American college basketball season

The 1993–94 Idaho Vandals men's basketball team represented the University of Idaho during the 1993–94 NCAA Division I men's basketball season. Members of the Big Sky Conference, the Vandals were led by first-year head coach Joe Cravens and played their home games on campus at the Kibbie Dome in Moscow, Idaho.
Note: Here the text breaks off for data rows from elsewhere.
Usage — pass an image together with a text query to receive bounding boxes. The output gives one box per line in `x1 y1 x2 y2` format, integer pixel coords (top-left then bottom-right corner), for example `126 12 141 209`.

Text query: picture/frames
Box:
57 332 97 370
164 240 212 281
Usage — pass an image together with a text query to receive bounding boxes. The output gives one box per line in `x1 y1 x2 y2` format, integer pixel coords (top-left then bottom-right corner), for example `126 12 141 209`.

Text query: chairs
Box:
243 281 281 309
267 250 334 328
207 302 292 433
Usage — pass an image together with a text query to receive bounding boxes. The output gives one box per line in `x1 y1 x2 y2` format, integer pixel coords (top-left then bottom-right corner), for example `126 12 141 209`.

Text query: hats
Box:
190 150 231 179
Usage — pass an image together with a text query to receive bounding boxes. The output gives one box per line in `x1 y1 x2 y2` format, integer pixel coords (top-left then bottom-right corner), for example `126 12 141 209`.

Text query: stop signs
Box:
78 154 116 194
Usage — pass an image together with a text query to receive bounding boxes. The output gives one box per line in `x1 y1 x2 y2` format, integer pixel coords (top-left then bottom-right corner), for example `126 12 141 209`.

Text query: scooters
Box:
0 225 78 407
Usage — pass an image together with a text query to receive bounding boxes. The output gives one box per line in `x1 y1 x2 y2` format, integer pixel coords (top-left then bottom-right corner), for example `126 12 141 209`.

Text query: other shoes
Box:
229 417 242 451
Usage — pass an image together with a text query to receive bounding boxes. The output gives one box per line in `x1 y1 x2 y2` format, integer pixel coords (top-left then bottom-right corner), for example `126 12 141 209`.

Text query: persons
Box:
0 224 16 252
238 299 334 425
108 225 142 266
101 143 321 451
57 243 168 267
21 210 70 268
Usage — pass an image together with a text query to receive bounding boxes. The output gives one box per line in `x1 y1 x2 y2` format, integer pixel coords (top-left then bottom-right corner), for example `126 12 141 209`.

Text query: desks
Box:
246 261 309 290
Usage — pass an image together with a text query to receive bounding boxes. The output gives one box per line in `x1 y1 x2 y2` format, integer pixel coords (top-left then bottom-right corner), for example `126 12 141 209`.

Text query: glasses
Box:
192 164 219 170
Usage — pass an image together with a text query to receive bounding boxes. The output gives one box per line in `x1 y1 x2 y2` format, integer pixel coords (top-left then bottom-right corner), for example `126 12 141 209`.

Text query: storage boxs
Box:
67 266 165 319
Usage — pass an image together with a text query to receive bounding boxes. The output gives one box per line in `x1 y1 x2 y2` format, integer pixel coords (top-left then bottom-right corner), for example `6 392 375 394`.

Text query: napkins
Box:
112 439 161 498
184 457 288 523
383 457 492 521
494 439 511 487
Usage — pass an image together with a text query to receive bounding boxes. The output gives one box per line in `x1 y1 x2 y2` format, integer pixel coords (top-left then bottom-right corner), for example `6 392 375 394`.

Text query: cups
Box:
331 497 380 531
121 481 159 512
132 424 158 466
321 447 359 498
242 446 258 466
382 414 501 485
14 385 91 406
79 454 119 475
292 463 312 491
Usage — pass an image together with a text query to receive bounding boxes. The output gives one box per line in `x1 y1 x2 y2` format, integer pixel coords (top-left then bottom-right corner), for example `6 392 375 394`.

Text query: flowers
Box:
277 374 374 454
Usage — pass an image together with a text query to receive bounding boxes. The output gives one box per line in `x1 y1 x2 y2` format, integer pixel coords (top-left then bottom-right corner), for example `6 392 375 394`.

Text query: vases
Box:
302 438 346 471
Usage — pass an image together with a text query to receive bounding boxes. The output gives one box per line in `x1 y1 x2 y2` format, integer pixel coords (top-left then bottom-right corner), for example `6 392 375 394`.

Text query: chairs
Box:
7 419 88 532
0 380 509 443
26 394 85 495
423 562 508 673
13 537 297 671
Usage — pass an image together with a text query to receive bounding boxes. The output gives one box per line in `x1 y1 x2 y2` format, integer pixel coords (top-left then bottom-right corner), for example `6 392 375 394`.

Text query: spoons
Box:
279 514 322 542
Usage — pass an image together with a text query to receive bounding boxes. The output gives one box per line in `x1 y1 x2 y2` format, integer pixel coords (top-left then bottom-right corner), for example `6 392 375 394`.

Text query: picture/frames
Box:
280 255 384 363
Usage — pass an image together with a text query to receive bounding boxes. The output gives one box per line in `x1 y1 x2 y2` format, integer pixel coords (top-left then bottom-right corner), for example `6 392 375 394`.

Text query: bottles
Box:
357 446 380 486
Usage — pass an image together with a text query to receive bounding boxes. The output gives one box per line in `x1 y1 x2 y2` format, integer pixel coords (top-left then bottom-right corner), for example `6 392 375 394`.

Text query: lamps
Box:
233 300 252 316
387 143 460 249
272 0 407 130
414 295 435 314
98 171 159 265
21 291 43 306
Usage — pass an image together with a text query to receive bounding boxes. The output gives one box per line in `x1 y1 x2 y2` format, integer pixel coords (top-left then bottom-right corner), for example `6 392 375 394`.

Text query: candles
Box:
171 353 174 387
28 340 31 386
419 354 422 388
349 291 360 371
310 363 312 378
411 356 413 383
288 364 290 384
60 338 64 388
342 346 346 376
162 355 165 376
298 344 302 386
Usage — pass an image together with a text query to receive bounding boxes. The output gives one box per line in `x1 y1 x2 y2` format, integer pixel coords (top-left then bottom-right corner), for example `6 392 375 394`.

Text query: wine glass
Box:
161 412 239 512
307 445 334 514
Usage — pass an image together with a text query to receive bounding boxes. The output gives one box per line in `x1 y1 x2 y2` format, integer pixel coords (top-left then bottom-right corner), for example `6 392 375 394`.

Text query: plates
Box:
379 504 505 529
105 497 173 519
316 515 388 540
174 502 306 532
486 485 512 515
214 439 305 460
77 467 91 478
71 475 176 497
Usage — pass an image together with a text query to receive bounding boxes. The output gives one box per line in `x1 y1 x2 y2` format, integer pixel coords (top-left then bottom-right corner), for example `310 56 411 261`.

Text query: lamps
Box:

The Vandals were 17–9 overall in the regular season and 9–5 in conference play, third in the league standings. At the conference tournament in Boise, the Vandals defeated sixth-seed Montana in the opening round, but lost to league runner-up Idaho State in the semifinals.

==Postseason results==

| Date time, TV | Rank^{#} | Opponent^{#} | Result | Record | Site (attendance) city, state |
Big Sky tournament
| Thu, March 10 5:35 pm | (3) | vs. (6) Montana Quarterfinal | W 74–63 | 18–9 | BSU Pavilion (5,103) Boise, Idaho |
| Fri, March 11 5:07 pm | (3) | vs. (2) Idaho State Semifinal | L 66–73 | 18–10 | BSU Pavilion (6,440) Boise, Idaho |
*Non-conference game. (#) Tournament seedings in parentheses. All times are in Pacific time.